Thursday, 29 January 2009
I sketched this guy not too long ago. The date on the sketch says 19th of December, 2008- so that wasn't long ago - still had memories of him.
I really wanted to capture him in a still but tense mood. He was sleeping and most likely snoring- could have been the result of a hard day at work or something else more personal......
I went about this one, thus
1. Start sketching directly with daler rowney hard pastels on dark grey pastel paper.
2. I then add tones with the hard pastels.
3. When I have enough information for a balanced tonal face, I switch to soft pastels
4. With the soft pastels I make the face richer with more colour strokes are added wildly to project the mood.
5. When I have enough colour on the whole surface I re-draw the main features with the Pitt extra soft oil base pencil.
6. Thought I would end this with the chalk pastels but it still lacks the punch I need to see, so I switch to wax crayons.
7. With the wax crayons I can get more permanent marks and it also binds the chalk below.

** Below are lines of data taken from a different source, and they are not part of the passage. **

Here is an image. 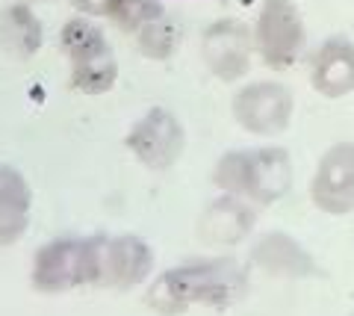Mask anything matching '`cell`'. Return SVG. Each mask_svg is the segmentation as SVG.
I'll return each instance as SVG.
<instances>
[{"label": "cell", "instance_id": "obj_21", "mask_svg": "<svg viewBox=\"0 0 354 316\" xmlns=\"http://www.w3.org/2000/svg\"><path fill=\"white\" fill-rule=\"evenodd\" d=\"M348 316H354V313H348Z\"/></svg>", "mask_w": 354, "mask_h": 316}, {"label": "cell", "instance_id": "obj_3", "mask_svg": "<svg viewBox=\"0 0 354 316\" xmlns=\"http://www.w3.org/2000/svg\"><path fill=\"white\" fill-rule=\"evenodd\" d=\"M95 278V236H62L44 243L32 257L30 281L39 292H68L92 284Z\"/></svg>", "mask_w": 354, "mask_h": 316}, {"label": "cell", "instance_id": "obj_19", "mask_svg": "<svg viewBox=\"0 0 354 316\" xmlns=\"http://www.w3.org/2000/svg\"><path fill=\"white\" fill-rule=\"evenodd\" d=\"M71 3L83 15H109L113 9V0H71Z\"/></svg>", "mask_w": 354, "mask_h": 316}, {"label": "cell", "instance_id": "obj_13", "mask_svg": "<svg viewBox=\"0 0 354 316\" xmlns=\"http://www.w3.org/2000/svg\"><path fill=\"white\" fill-rule=\"evenodd\" d=\"M32 189L15 166H0V248L12 245L27 231Z\"/></svg>", "mask_w": 354, "mask_h": 316}, {"label": "cell", "instance_id": "obj_4", "mask_svg": "<svg viewBox=\"0 0 354 316\" xmlns=\"http://www.w3.org/2000/svg\"><path fill=\"white\" fill-rule=\"evenodd\" d=\"M254 50L274 71L292 68L304 53L307 30L292 0H263L254 24Z\"/></svg>", "mask_w": 354, "mask_h": 316}, {"label": "cell", "instance_id": "obj_6", "mask_svg": "<svg viewBox=\"0 0 354 316\" xmlns=\"http://www.w3.org/2000/svg\"><path fill=\"white\" fill-rule=\"evenodd\" d=\"M230 113L236 124L254 136H281L292 122L295 97L283 83L257 80L236 89Z\"/></svg>", "mask_w": 354, "mask_h": 316}, {"label": "cell", "instance_id": "obj_18", "mask_svg": "<svg viewBox=\"0 0 354 316\" xmlns=\"http://www.w3.org/2000/svg\"><path fill=\"white\" fill-rule=\"evenodd\" d=\"M165 12L160 0H113V9H109V21L124 30V32H139L148 21L160 18Z\"/></svg>", "mask_w": 354, "mask_h": 316}, {"label": "cell", "instance_id": "obj_7", "mask_svg": "<svg viewBox=\"0 0 354 316\" xmlns=\"http://www.w3.org/2000/svg\"><path fill=\"white\" fill-rule=\"evenodd\" d=\"M130 154L151 171L171 169L186 151V130L183 122L165 106H151V110L130 127L124 139Z\"/></svg>", "mask_w": 354, "mask_h": 316}, {"label": "cell", "instance_id": "obj_14", "mask_svg": "<svg viewBox=\"0 0 354 316\" xmlns=\"http://www.w3.org/2000/svg\"><path fill=\"white\" fill-rule=\"evenodd\" d=\"M44 41L41 21L27 3H9L0 12V45L9 57L15 59H30L32 53H39Z\"/></svg>", "mask_w": 354, "mask_h": 316}, {"label": "cell", "instance_id": "obj_10", "mask_svg": "<svg viewBox=\"0 0 354 316\" xmlns=\"http://www.w3.org/2000/svg\"><path fill=\"white\" fill-rule=\"evenodd\" d=\"M310 86L328 97H346L354 92V41L346 36H330L316 48L310 59Z\"/></svg>", "mask_w": 354, "mask_h": 316}, {"label": "cell", "instance_id": "obj_15", "mask_svg": "<svg viewBox=\"0 0 354 316\" xmlns=\"http://www.w3.org/2000/svg\"><path fill=\"white\" fill-rule=\"evenodd\" d=\"M59 45L68 53L71 62H83V59H92V57H101V53L113 50L104 36V30L83 15L65 21V27L59 32Z\"/></svg>", "mask_w": 354, "mask_h": 316}, {"label": "cell", "instance_id": "obj_5", "mask_svg": "<svg viewBox=\"0 0 354 316\" xmlns=\"http://www.w3.org/2000/svg\"><path fill=\"white\" fill-rule=\"evenodd\" d=\"M157 263L153 248L136 234L95 236V278L92 287L130 290L145 284Z\"/></svg>", "mask_w": 354, "mask_h": 316}, {"label": "cell", "instance_id": "obj_20", "mask_svg": "<svg viewBox=\"0 0 354 316\" xmlns=\"http://www.w3.org/2000/svg\"><path fill=\"white\" fill-rule=\"evenodd\" d=\"M36 3H48V0H36Z\"/></svg>", "mask_w": 354, "mask_h": 316}, {"label": "cell", "instance_id": "obj_8", "mask_svg": "<svg viewBox=\"0 0 354 316\" xmlns=\"http://www.w3.org/2000/svg\"><path fill=\"white\" fill-rule=\"evenodd\" d=\"M254 32L239 18H218L201 36V59L209 74L225 83H236L251 68Z\"/></svg>", "mask_w": 354, "mask_h": 316}, {"label": "cell", "instance_id": "obj_2", "mask_svg": "<svg viewBox=\"0 0 354 316\" xmlns=\"http://www.w3.org/2000/svg\"><path fill=\"white\" fill-rule=\"evenodd\" d=\"M213 183L225 195L248 204H274L292 187V160L283 148L266 145L251 151H227L213 166Z\"/></svg>", "mask_w": 354, "mask_h": 316}, {"label": "cell", "instance_id": "obj_16", "mask_svg": "<svg viewBox=\"0 0 354 316\" xmlns=\"http://www.w3.org/2000/svg\"><path fill=\"white\" fill-rule=\"evenodd\" d=\"M115 80H118V62L113 50L83 62H71V86L83 95H104L113 89Z\"/></svg>", "mask_w": 354, "mask_h": 316}, {"label": "cell", "instance_id": "obj_11", "mask_svg": "<svg viewBox=\"0 0 354 316\" xmlns=\"http://www.w3.org/2000/svg\"><path fill=\"white\" fill-rule=\"evenodd\" d=\"M254 222H257L254 204L236 195H218L198 216V236L207 245H236L254 231Z\"/></svg>", "mask_w": 354, "mask_h": 316}, {"label": "cell", "instance_id": "obj_12", "mask_svg": "<svg viewBox=\"0 0 354 316\" xmlns=\"http://www.w3.org/2000/svg\"><path fill=\"white\" fill-rule=\"evenodd\" d=\"M251 263L263 269L266 275L278 278H307L316 275V263L307 254V248L295 236L283 231L260 234L251 245Z\"/></svg>", "mask_w": 354, "mask_h": 316}, {"label": "cell", "instance_id": "obj_17", "mask_svg": "<svg viewBox=\"0 0 354 316\" xmlns=\"http://www.w3.org/2000/svg\"><path fill=\"white\" fill-rule=\"evenodd\" d=\"M180 24H174L169 15H160L148 21L145 27L136 32V48L145 59H169L171 53L180 48Z\"/></svg>", "mask_w": 354, "mask_h": 316}, {"label": "cell", "instance_id": "obj_1", "mask_svg": "<svg viewBox=\"0 0 354 316\" xmlns=\"http://www.w3.org/2000/svg\"><path fill=\"white\" fill-rule=\"evenodd\" d=\"M248 292V275L234 257L189 260L165 269L148 290V304L162 316H177L192 304L227 308Z\"/></svg>", "mask_w": 354, "mask_h": 316}, {"label": "cell", "instance_id": "obj_9", "mask_svg": "<svg viewBox=\"0 0 354 316\" xmlns=\"http://www.w3.org/2000/svg\"><path fill=\"white\" fill-rule=\"evenodd\" d=\"M310 201L322 213H354V142L330 145L310 178Z\"/></svg>", "mask_w": 354, "mask_h": 316}]
</instances>
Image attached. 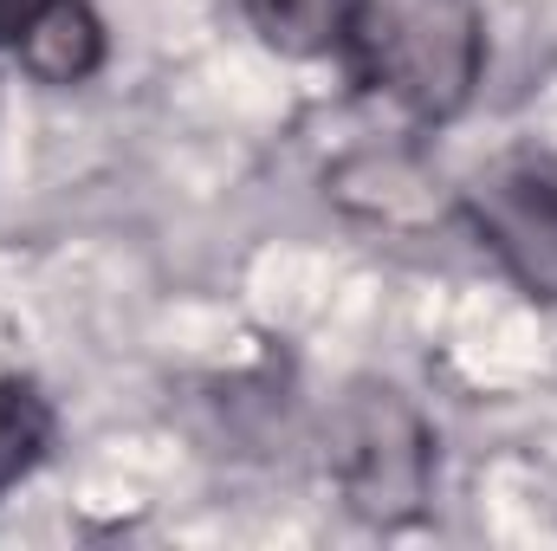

8. With the wax crayons I feel satisfied and call it quits before the ruin...........
This transformation again is done without any colour reference but just a love and passion for human faces and everything about them!
Wednesday, 14 January 2009
This is another transformation, I can vividly remember sketching this girl because I sketched her this month. It was an evening in the train and I was on my way to London Bridge. My eyes just caught her green and black hair.
I have gone about this one as follows.
1. Sketched her face and main features with H pencil (very hard pencil)
2. I then use a wet on wet technique with watercolour to almost finish this piece in watercolour, but when it dries I am not happy with the fussy wet on wet look.
3. Then I decide to add some details with a carbon pencil, still not good!
4. I introduce water resistant wax crayons and I seem to enjoy the intensity and spontaneity it gives the piece
5. I continue working all over the piece with the wax crayons in an excited passionate way, stroking haphazardly.....
6. I throw in some detail around the eyes and mouth with coloured pencils.
7. Then I finish off with some black accents of the carbon pencil again, need to stop as it gets to point I don't know where to put the next stroke!
Saturday, 10 January 2009
I sketched this very interesting looking man in December 2006. I can't remember much about him, but while looking through some of my archived sketchbooks, he seemed to look weathered by the storms of life!
I have painted this in a technique very commonly known as "Alla Prima"- this is when you start with oil and finish it in one sitting without going back to it. So it has a certain freshness and spontaneous look in the end. Its quite a while I used oil so I struggled a bit.
This was my process
1. I decide to start this without any drawing.
2. I decide to use only 3 colours and white (YELLOW- Yellow Ocher, RED-Terra Rosa, BLUE- Ultramarine Blue.
3. I attack the canvas by just thinking his head was a lump of clay, so, no details just painting shapes in three mass tones.
4. I soften all passages where the three basic tones meet.
5. Then I start sketching into the painting, some of the basic details like eyes, nose and mouth.
6.I make sure I don't over work the details, but add a few smaller strokes where needed to bring out the form.
7. I have a look in reverse through my hand mirror to see where anything has gone wrong.-I correct basic alignments.
8. All through this exercise I have no colour reference, I just wanted this guy to look worn out so I mixed all the three colours into each other as much as possible to get a wide variety of tones and colour temperature shifts.
9. Finally I couldn't resist but sketch into the wet oil with a charcoal pencil to get in some details(his strands of hair )that my impatience with oil will not allow me to do because it drys so slowly.